EXCERPT PROVIDED: Begin
By contrast, the “questionable scenes” were overwhelmingly new.
Three of the seven listed schools were in their first year, and
another three had between two and four years in the MPCP. The only
well-established school to receive a thumbs down — the Harambee
Community School — is being torn apart by financial mismanagement,
not bad teaching or classroom disorder.
“Weaker schools in the choice program manage to survive — in
some cases, even thrive,” the paper asserts. But its own facts
suggest the opposite. They suggest that the market is working.
Schools that have survived five years in the MPCP appeared well run
to visiting journalists.
Moreover, enrollment trends supplied by Public Policy Forum
show that parents continue to separate wheat
from chaff. Hickman’s Academy Preparatory School and the Hope
Christian School, both on the Journal-Sentinel’s good
list, posted some of the MPCP’s largest student enrollment
gains.
THE JOURNAL-SENTINEL’S OTHER effort to
puncture the Perfect Market Myth is an expose of the processes by
which parents choose schools. “Gut Instinct Guides Parents’
Choices,” reporters complain.
Parents rely on informal networks when picking schools, the
paper reports, such as a church affiliation or a referral from a
family member. “The best thing is word of mouth,” Principal Paul
Hohl of the St. Sebastian School told a reporter.
Professor Paul Teske of the University of Colorado dismissed the
referral system as “just psychological attachment issues.” “If you
know a teacher or a person you like at a school,” he told the
Journal-Sentinel, “you get a feeling of social
attachment.”
But referrals are a time-tested market mechanism for making
complicated choices well. We choose doctors, dentists, and lawyers
in this way precisely because it is hard to represent their quality
— or their suitability for us — by any simple metric.
The paper implies that parents should be choosing schools based
on more objective criteria such as test scores, and it laments
their lack of passion for playing by the numbers.
But school average scores notoriously reveal more about the
backgrounds of children who attend a school than they do about how
much those children are learning. A school that caters largely to
impoverished children will have lower scores than a mostly middle
class school even if those children are showing great improvement
over time.
More critically, average scores reveal nothing at all about how
any one child will do in a particular school. The foundational
principle of school choice is that different children learn
differently. One child may thrive in a non-structured environment.
EXCERPT PROVIDED: End
GIVEN RECORDS: Begin
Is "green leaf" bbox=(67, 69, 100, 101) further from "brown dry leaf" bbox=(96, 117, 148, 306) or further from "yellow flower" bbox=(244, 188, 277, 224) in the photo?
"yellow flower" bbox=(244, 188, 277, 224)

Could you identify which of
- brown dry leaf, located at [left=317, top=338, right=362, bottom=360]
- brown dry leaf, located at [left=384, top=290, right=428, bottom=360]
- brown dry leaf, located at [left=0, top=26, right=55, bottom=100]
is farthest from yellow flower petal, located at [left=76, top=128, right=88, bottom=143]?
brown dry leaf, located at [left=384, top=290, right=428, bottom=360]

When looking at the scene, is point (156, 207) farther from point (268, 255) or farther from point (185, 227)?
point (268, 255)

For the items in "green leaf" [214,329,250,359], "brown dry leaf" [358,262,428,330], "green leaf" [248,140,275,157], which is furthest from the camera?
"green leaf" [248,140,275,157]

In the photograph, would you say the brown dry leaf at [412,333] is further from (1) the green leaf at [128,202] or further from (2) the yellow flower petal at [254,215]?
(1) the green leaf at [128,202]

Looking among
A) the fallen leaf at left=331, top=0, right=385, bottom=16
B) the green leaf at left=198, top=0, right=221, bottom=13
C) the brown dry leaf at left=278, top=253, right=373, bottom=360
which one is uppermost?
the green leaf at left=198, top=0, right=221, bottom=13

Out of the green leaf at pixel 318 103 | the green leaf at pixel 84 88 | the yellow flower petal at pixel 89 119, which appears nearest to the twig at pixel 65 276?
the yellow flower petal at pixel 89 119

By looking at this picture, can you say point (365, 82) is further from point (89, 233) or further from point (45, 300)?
GIVEN RECORDS: End
## YOUR GOAL
Continue the excerpt about school choice and the Journal-Sentinel's reporting, picking up right after its last sentence.

## ANSWER SPACE
Another will learn more in a school with lower average scores but a
more disciplined approach.
The Journal-Sentinel quotes Dorothy Smith, who chose
three different schools for her children based on their different
needs. “Some kids need a little more umph than other kids,” she
sensibly observed.
Parents know this, and they aren’t looking for the school with
the highest scoring students. They are looking for the school at
which their child will score the highest. That these are two
completely different things is what the Journal-Sentinel
— and all those who think testing and sanctions can outperform
choice — seem not to understand.
THE SERIES ENDS WITH a call for “clearer and better answers” about how the
MPCP schools are serving students, the mantra of those who want to
condition the program’s expansion on the addition of bureaucratic
weights and measures.
If the Journal-Sentinel reporters are right, then
perhaps 10 percent of the MPCP schools are not doing the job they
might. But
over 20 percent of Milwaukee Public Schools are now “in need of
improvement” under the No Child Left Behind Act. If these numbers
mean something, they mean that a parent-driven market is about
twice as good at eliminating poor schools as the public system. If
they mean nothing, then parents are right to choose schools in a
subtler, more subjective way.
Milwaukee’s voucher kids are doing all right. The market is a
dynamic process, and school closings, like flu symptoms, are a sign
that the MPCP naturally resists poor quality. Wisconsin lawmakers
should ease the enrollment cap on its flagship school choice law
without regulating away the variety it needs to succeed.